━━━ The data

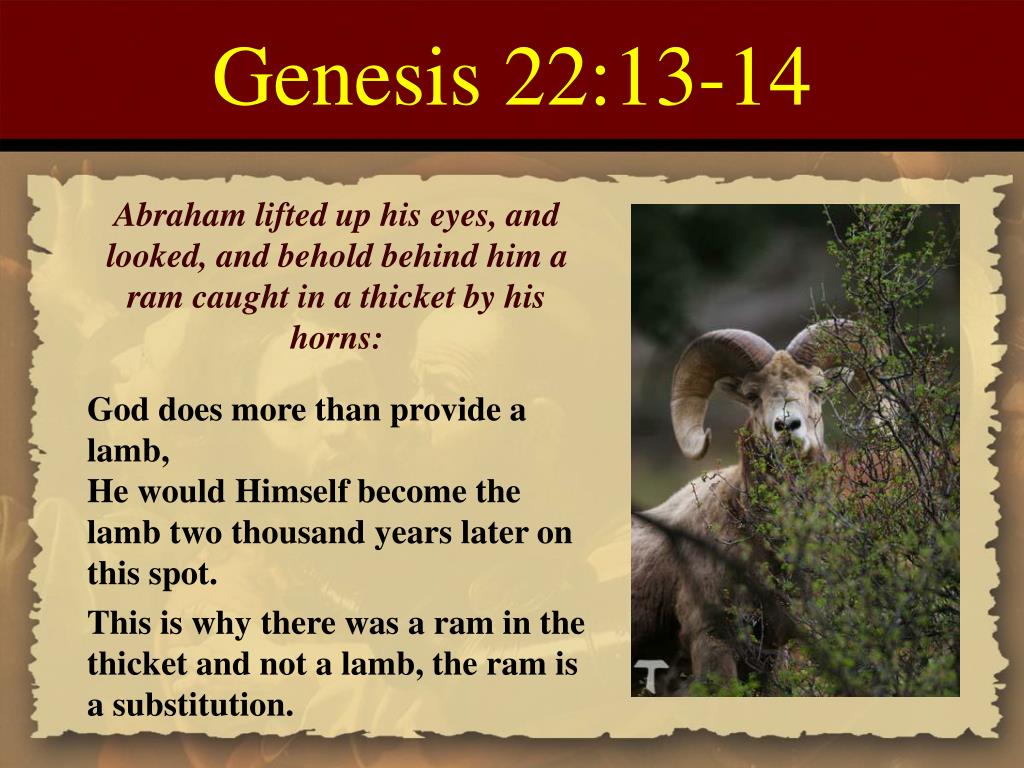 Genesis 22:13-14

Abraham lifted up his eyes, and looked, and behold behind him a ram caught in a thicket by his horns:

God does more than provide a lamb,
He would Himself become the lamb two thousand years later on this spot.

This is why there was a ram in the thicket and not a lamb, the ram is a substitution.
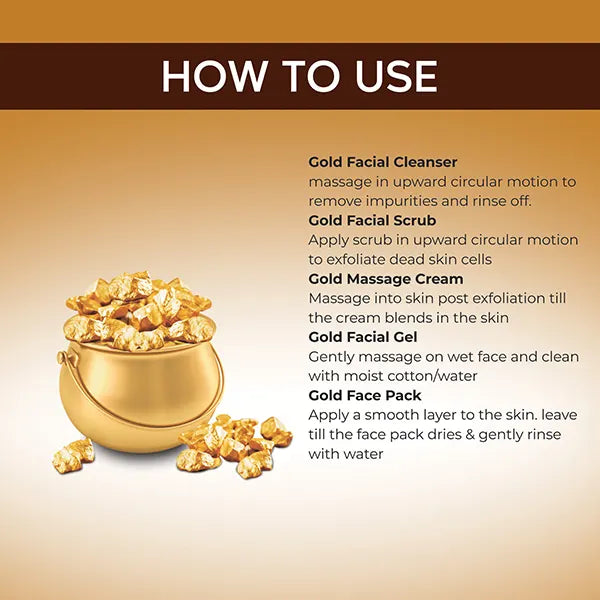 HOW TO USE

Gold Facial Cleanser
massage in upward circular motion to remove impurities and rinse off.

Gold Facial Scrub
Apply scrub in upward circular motion to exfoliate dead skin cells

Gold Massage Cream
Massage into skin post exfoliation till the cream blends in the skin

Gold Facial Gel
Gently massage on wet face and clean with moist cotton/water

Gold Face Pack
Apply a smooth layer to the skin. leave till the face pack dries & gently rinse with water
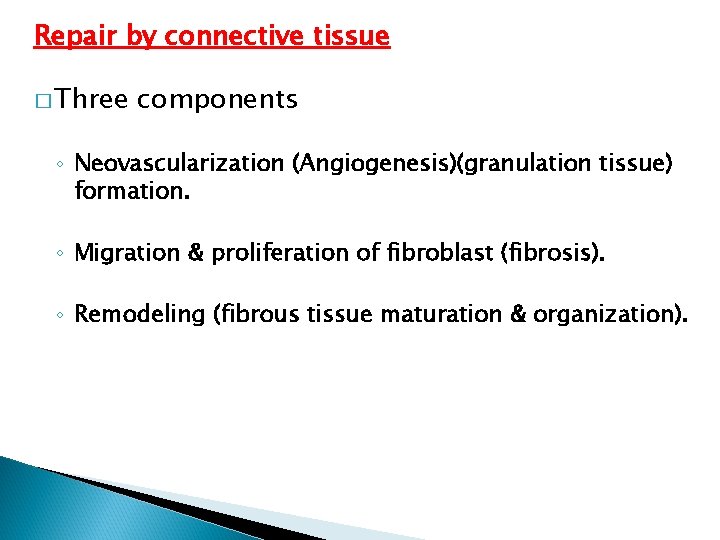 Repair by connective tissue

□ Three components

◦ Neovascularization (Angiogenesis)(granulation tissue) formation.

◦ Migration & proliferation of fibroblast (fibrosis).

◦ Remodeling (fibrous tissue maturation & organization).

━━━━━━

■ Your objective ■
Transcribe exactly, please, the lines between the start of the records above and the line holding "(Angiogenesis)(granulation tissue) formation.", counting both of those lines and omitting pictures.

■ Written reply ■
 Genesis 22:13-14

Abraham lifted up his eyes, and looked, and behold behind him a ram caught in a thicket by his horns:

God does more than provide a lamb,
He would Himself become the lamb two thousand years later on this spot.

This is why there was a ram in the thicket and not a lamb, the ram is a substitution.
 HOW TO USE

Gold Facial Cleanser
massage in upward circular motion to remove impurities and rinse off.

Gold Facial Scrub
Apply scrub in upward circular motion to exfoliate dead skin cells

Gold Massage Cream
Massage into skin post exfoliation till the cream blends in the skin

Gold Facial Gel
Gently massage on wet face and clean with moist cotton/water

Gold Face Pack
Apply a smooth layer to the skin. leave till the face pack dries & gently rinse with water
 Repair by connective tissue

□ Three components

◦ Neovascularization (Angiogenesis)(granulation tissue) formation.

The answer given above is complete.